The pollsters got it all wrong in November, to such an extent that surely the next question any of them should be asking a voting citizen is: “Do you want paper or plastic?”

Far less importantly, there are the Falcons. They serve today as humbling reminders that anyone who claims knowledge of how a season will unfold before the first snap is full of horsefeathers (substitute the more accurate, horse-based product of your choice here).

There is but one vision required to demonstrate the utter hokum involved in the sports prediction: Chris Berman in a swami turban.

Colleagues are cornered into making picks, but it is a chore I avoid unless forced into it by a higher-ranking ink-stained wretch. Even then, a monkey with a Ouija board would be as dependable.

As I would warn anyone who would approach any sportswriter wanting to know his or her opinion on a game as yet unplayed, “Do you really believe any of us would be here typing ourselves blind, cranking out adjectives like Hershey’s does chocolate kisses if we had the slightest idea? Don’t you think if we really knew, we’d be living like a pasha in Las Vegas, sending our betting slips over to the Bellagio sports book in the diamond collar of our white tiger?”

And hooray for the hollow insignificance of the sports prophecy because, otherwise, what would be the point of watching? If you want a certainty of outcome, tune in to reruns of “The Andy Griffith Show,” because it’s all going to work out in the end in Mayberry.

What the Falcons did over the weekend – clinch the NFC South with the help of a Tampa Bay stink bomb – was to completely stupefy. It’s good to remember just how discounted they were back in August in order to appreciate where they stand at the end of December.

Before this season started, 20 contributors to NFL.com voted on division winners. All 20 chose the Carolina Panthers in the NFL South. One, Charley Casserly, a former GM, mused that Tampa Bay was just a year away.

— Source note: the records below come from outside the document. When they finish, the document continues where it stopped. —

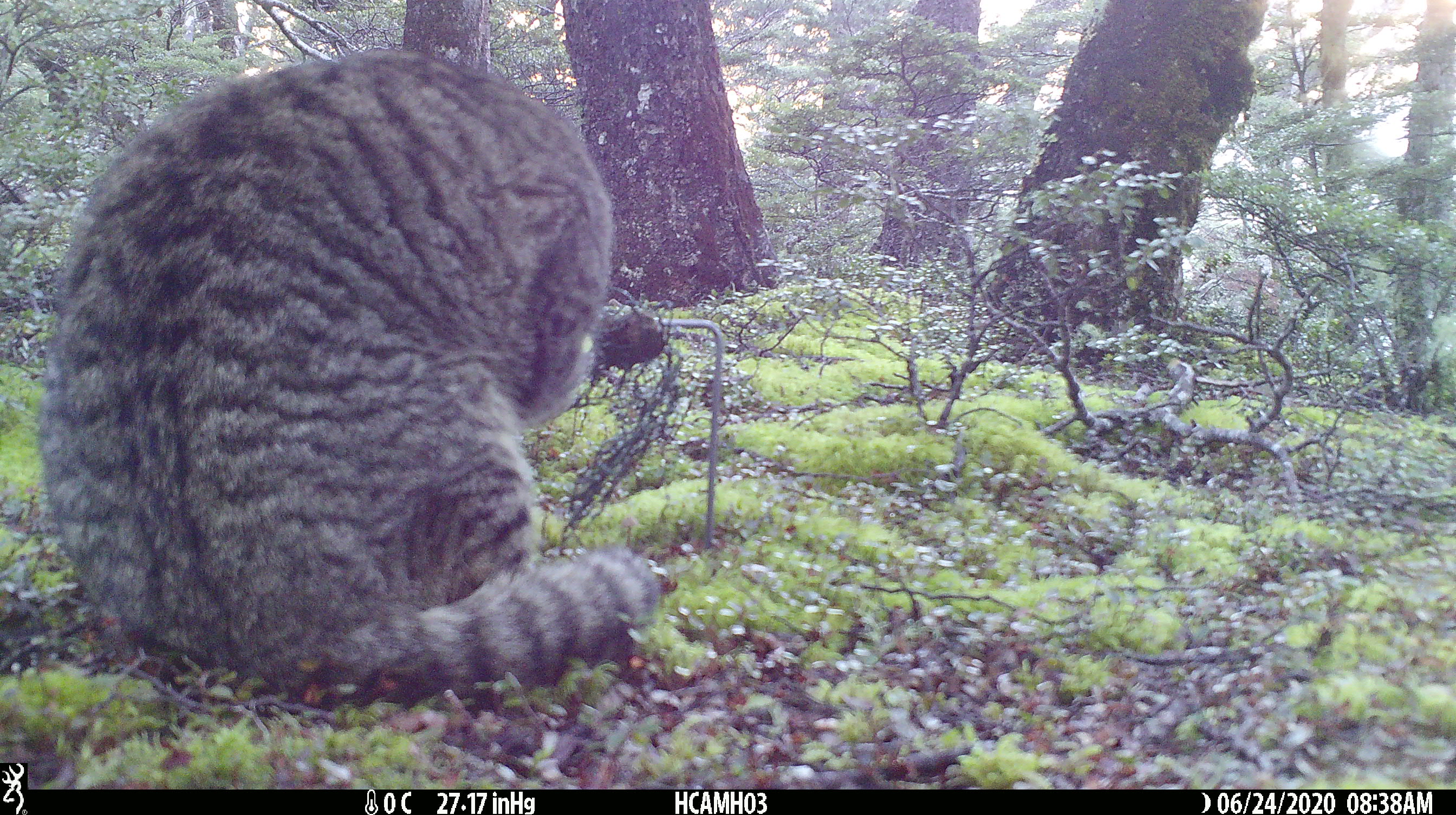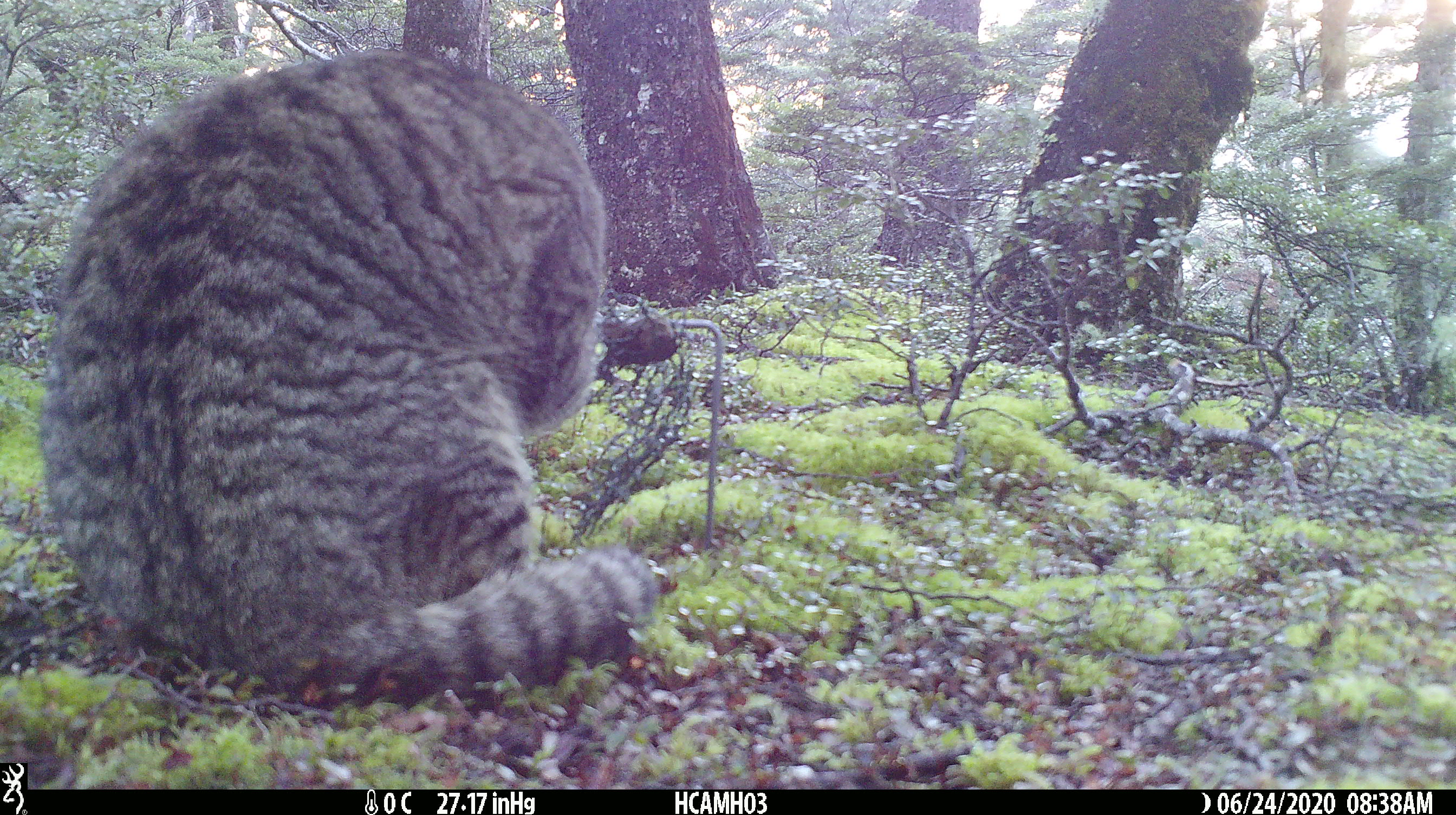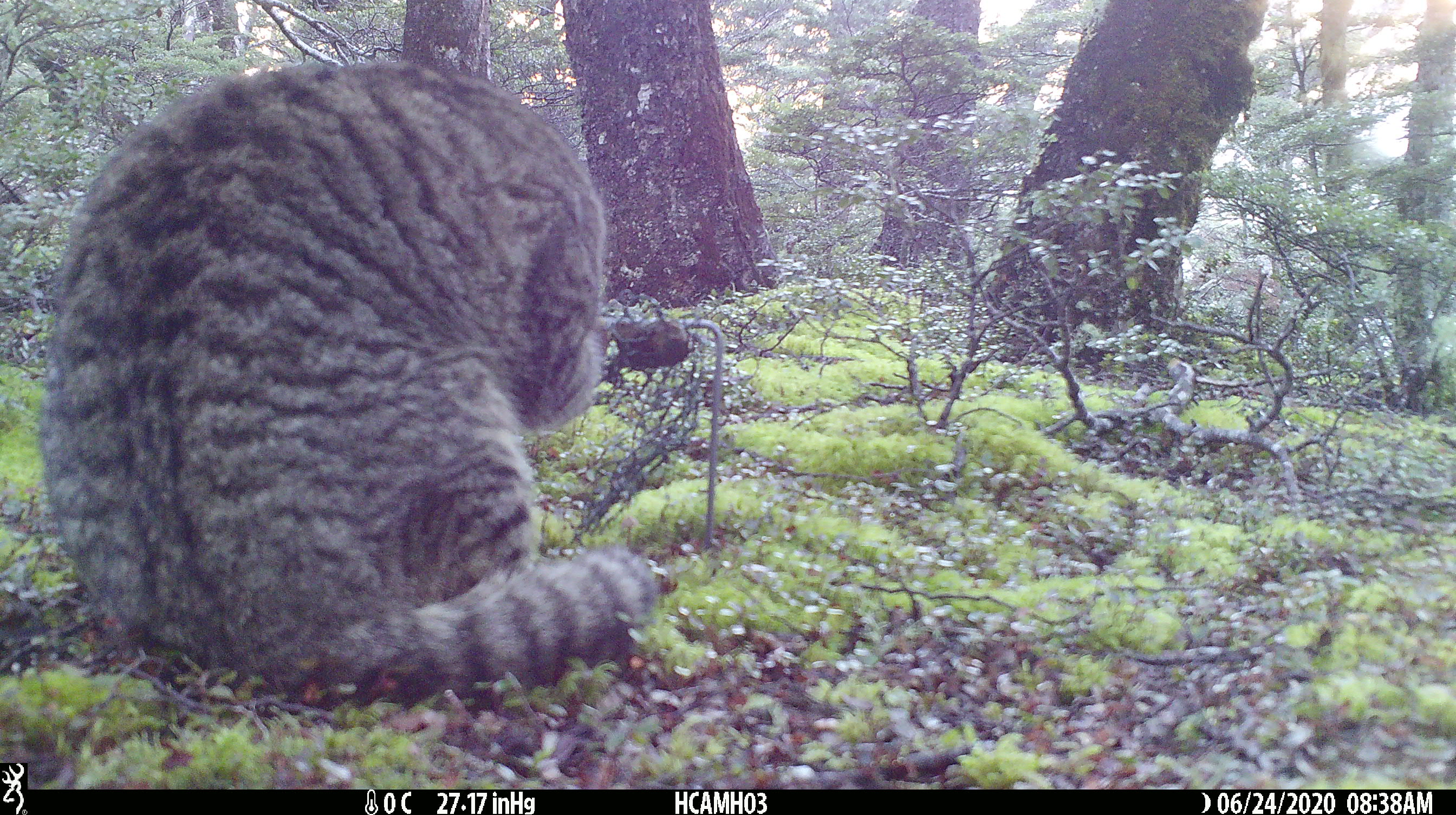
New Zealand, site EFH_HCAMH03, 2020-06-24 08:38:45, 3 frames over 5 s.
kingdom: Animalia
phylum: Chordata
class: Mammalia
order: Carnivora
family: Felidae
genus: Felis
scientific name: Felis catus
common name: domestic cat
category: cat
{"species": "cat (domestic cat) (Felis catus)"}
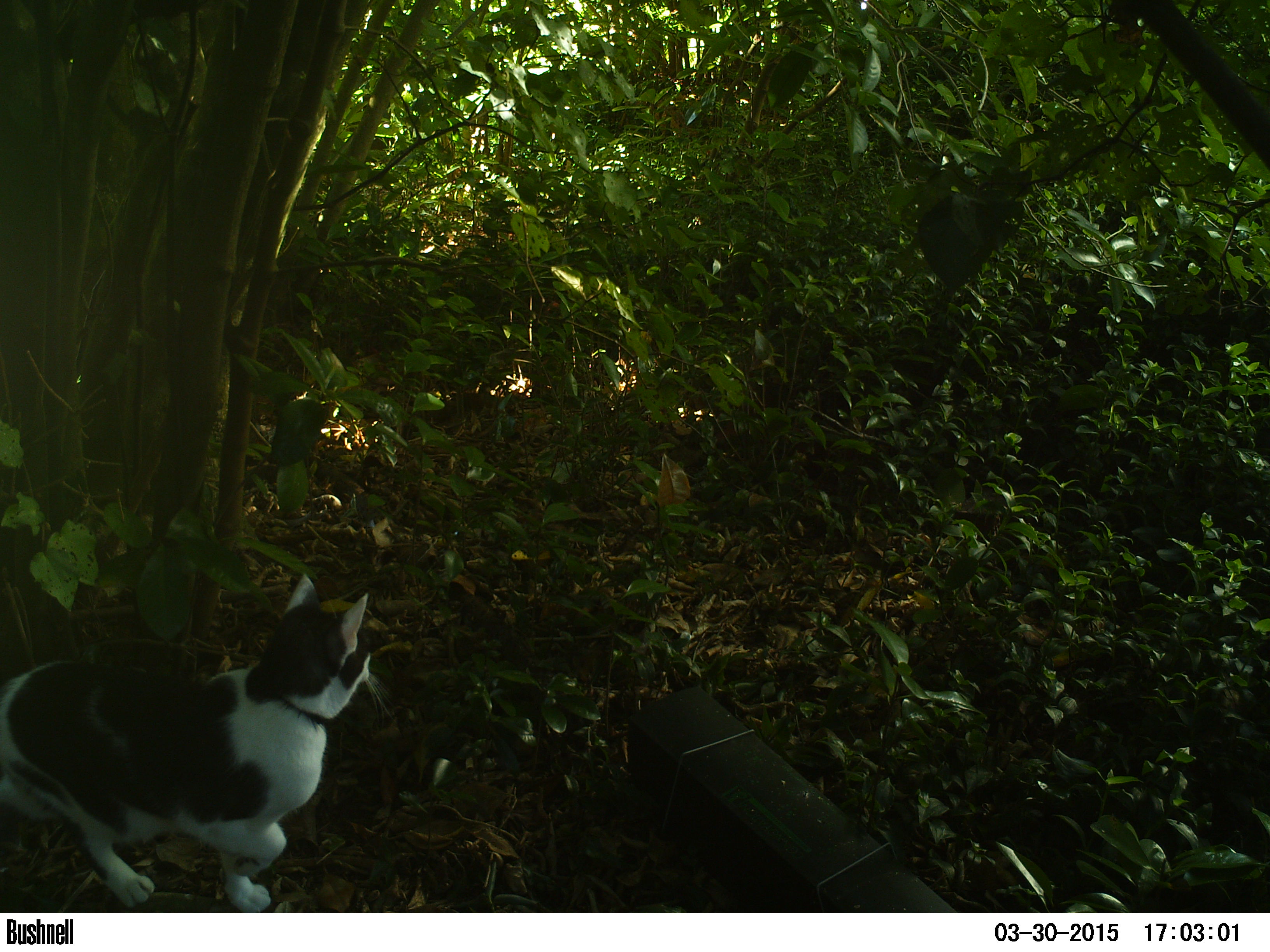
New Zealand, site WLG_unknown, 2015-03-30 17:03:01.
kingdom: Animalia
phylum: Chordata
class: Mammalia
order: Carnivora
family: Felidae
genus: Felis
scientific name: Felis catus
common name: domestic cat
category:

The Panthers were seven-for-seven among the staff of CBSsports.com to win the South. Five had the Falcons buried last in the division.

No one among 12 voters at SportsIllustrated.com had the Falcons as division champions, although two had them making the playoffs as a wildcard. That qualifies as an extra-sensory experience.

The esteemed Peter King and six of his Monday Morning Quarterback cohorts all had Carolina atop the division, and none had the Falcons in the playoffs. Through some voodoo math, teamranking.com saw the Falcons as a roughly 7-9 team with a 24 percent chance of achieving the postseason.

You get the picture.

Sports is built on unpredictability. And we’re all a bunch of dopes, who require constant affirmation of just how much we don’t know.